On 7 August 2024, United granted Travers a release from his contract to pursue NBA opportunities.

===Cleveland Cavaliers (2024–2026)===
In July 2024, Travers re-joined the Cleveland Cavaliers for the 2024 NBA Summer League and on 28 August, he signed a two-way contract with the team, splitting the 2024–25 season with the Cavaliers' NBA G League affiliate, the Cleveland Charge. He appeared in all four preseason games for the Cavaliers. He made his NBA debut on 1 November against the Orlando Magic, playing the last four minutes of the game and finished with four points, two rebounds, two assists and one block in a 120–109 win. On 13 December, he recorded his first career triple-double with 25 points, 11 assists, and 10 rebounds with two blocks in 38 minutes in the Charge's 141–131 win over the Wisconsin Herd. Following this game, he was sidelined with an ankle injury until late January. On 13 February 2025, he posted his second triple-double of the season with 25 points, 18 rebounds, 10 assists and two blocks in a 130–116 win over Raptors 905. On 12 March, he recorded his third triple-double of the season with 16 points, 11 rebounds and 10 assists in a 120–113 win over the Rip City Remix. On 29 March, he recorded his fourth triple-double of the season with 11 points, 11 rebounds and 11 assists in a 128–93 win over the Long Island Nets.

On 2 July 2025, Travers re-signed with the Cavaliers on a two-way contract. He appeared in 12 games for the Cavaliers and 15 games (10 starts) for the Charge in 2025–26, before being waived by Cleveland on 1 February 2026 to make room for Dennis Schroder and Keon Ellis.

In July 2026, Travers joined the Milwaukee Bucks for the 2026 NBA Summer League.

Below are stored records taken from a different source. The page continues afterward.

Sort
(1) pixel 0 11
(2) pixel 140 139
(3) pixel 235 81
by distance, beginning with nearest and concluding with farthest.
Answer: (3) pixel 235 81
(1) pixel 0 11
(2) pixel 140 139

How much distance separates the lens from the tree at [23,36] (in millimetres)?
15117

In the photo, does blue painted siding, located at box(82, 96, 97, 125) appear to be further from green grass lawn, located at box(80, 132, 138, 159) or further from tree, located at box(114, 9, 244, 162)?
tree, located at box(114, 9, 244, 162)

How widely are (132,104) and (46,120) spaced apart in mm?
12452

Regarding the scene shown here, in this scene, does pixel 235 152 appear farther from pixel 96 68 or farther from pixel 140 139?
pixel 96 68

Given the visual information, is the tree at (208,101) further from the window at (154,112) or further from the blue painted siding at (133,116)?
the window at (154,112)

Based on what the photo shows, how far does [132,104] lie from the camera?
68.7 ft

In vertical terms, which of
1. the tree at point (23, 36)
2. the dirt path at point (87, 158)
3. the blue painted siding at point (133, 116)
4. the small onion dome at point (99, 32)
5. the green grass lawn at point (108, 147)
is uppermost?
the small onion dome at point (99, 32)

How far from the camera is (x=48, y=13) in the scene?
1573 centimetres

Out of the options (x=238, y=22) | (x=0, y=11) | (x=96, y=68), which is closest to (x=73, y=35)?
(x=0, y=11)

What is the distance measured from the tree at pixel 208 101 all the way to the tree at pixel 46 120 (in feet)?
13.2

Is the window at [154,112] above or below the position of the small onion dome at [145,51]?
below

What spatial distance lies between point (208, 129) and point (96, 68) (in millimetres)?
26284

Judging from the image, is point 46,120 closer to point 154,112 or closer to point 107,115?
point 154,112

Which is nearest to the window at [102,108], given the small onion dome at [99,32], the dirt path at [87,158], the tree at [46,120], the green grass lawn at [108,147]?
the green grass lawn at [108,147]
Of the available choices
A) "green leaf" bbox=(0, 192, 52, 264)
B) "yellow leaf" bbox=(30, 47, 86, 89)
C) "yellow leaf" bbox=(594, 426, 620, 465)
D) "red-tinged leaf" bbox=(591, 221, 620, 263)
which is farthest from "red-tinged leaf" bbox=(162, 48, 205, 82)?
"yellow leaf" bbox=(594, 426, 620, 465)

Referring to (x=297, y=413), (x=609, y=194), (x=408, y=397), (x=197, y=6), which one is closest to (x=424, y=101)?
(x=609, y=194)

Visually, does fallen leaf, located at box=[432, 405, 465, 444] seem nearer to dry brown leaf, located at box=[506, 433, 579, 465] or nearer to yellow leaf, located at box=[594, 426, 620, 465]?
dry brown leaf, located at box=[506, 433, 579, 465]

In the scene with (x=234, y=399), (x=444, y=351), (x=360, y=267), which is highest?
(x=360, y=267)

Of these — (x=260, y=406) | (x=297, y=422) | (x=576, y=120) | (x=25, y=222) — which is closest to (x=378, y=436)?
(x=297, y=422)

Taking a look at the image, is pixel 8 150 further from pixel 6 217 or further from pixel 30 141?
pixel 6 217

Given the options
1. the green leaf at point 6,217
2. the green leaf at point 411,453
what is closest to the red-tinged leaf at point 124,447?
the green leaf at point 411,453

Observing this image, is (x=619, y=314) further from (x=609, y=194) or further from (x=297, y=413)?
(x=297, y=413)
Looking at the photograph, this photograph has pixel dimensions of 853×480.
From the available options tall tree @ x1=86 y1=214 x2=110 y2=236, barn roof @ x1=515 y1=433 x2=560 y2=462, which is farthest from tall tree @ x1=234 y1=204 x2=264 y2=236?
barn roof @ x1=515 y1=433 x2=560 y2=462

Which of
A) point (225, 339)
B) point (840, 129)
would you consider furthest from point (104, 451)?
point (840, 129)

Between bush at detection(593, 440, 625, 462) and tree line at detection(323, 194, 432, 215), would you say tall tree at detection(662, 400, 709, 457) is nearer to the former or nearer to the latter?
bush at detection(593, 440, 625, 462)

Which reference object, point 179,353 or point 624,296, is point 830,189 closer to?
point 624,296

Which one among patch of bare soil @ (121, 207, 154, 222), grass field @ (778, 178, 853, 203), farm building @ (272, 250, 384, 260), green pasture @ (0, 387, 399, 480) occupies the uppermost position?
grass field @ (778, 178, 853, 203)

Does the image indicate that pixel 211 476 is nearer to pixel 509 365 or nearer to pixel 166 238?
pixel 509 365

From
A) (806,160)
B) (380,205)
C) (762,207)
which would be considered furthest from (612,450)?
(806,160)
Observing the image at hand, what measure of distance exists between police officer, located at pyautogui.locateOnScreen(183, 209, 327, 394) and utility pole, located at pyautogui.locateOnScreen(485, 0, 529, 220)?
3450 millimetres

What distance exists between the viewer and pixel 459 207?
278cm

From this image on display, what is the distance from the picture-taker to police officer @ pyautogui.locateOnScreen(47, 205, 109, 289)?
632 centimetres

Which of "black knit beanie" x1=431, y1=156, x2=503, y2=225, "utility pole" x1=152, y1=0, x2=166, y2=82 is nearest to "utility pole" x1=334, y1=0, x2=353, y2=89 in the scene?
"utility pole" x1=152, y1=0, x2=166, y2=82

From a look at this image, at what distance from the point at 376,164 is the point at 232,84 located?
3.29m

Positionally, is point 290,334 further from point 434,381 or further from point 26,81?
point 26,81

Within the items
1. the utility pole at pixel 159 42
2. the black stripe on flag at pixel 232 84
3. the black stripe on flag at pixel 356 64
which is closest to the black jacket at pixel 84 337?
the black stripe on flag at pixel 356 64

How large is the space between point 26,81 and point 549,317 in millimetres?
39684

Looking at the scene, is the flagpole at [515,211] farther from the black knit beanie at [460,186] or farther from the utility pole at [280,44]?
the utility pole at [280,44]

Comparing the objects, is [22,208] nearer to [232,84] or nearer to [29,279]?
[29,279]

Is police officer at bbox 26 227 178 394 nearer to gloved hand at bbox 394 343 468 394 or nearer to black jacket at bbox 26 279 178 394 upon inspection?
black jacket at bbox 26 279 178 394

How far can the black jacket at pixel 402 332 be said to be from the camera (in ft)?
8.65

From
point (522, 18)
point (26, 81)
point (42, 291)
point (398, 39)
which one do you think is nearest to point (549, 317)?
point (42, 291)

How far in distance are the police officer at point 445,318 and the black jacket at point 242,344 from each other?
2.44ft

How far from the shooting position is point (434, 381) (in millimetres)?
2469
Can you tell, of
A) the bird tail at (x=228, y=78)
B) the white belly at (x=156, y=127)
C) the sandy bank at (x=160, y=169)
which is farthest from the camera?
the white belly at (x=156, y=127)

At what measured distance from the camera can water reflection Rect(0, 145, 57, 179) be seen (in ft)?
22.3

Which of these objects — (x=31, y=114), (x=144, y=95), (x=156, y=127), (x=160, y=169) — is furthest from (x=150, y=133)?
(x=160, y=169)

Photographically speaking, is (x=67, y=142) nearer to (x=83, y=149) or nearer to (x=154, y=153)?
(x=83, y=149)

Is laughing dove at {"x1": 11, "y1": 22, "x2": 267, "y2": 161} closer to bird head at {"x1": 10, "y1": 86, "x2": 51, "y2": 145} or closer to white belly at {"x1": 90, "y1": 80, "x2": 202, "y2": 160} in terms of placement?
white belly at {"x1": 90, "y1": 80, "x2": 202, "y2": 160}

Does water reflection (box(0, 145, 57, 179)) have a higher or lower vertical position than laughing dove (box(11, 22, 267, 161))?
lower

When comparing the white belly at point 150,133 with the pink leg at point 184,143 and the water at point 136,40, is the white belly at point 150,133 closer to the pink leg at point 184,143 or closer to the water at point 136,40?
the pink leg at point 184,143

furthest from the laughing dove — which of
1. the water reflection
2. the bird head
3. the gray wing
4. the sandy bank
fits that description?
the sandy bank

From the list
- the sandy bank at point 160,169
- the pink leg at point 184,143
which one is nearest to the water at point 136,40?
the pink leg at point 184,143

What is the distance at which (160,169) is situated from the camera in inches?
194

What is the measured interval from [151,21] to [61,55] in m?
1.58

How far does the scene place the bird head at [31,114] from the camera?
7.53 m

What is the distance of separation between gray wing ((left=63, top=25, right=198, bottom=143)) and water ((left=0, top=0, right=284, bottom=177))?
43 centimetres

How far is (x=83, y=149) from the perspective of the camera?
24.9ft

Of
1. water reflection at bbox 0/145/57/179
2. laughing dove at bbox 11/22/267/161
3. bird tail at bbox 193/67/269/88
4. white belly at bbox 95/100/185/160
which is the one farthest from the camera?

===Return to Melbourne United (2026–present)===
On 23 July 2026, Travers signed a two-year deal with Melbourne United, returning to the team for a second stint. He earned the Ray Borner Award as the MVP of the pre-season Blitz tournament.

==National team career==
In 2018, Travers represented Australia at the Under-17 FIBA World Cup in Argentina and won gold at the Under-16 FIBA Asia Championship in China. He had 22 points, eight rebounds, three assists, four steals and two blocks for Australia in their title-clinching victory over China and was named in the all-tournament second team.

In August 2022, Travers made his Australian Boomers debut during the World Cup qualifiers.

In August 2026, Travers was named in the Boomers squad for a new window of the FIBA Basketball World Cup 2027 Asian Qualifiers.

==Career statistics==

===NBA===

| Year | Team | GP | GS | MPG | FG% | 3P% | FT% | RPG | APG | SPG | BPG | PPG |
|---|---|---|---|---|---|---|---|---|---|---|---|---|
| 2024–25 | Cleveland | 12 | 0 | 7.3 | .250 | .000 | 1.000 | 1.7 | .7 | .1 | .1 | 1.0 |
| 2025–26 | Cleveland | 12 | 0 | 8.6 | .250 | .063 | 1.000 | 2.0 | .8 | .6 | .3 | 2.3 |
| Career |  | 24 | 0 | 8.0 | .250 | .040 | 1.000 | 1.8 | .7 | .3 | .2 | 1.7 |

==Personal life==
Travers is the son of Karl and Sam Travers. He has a brother and a sister.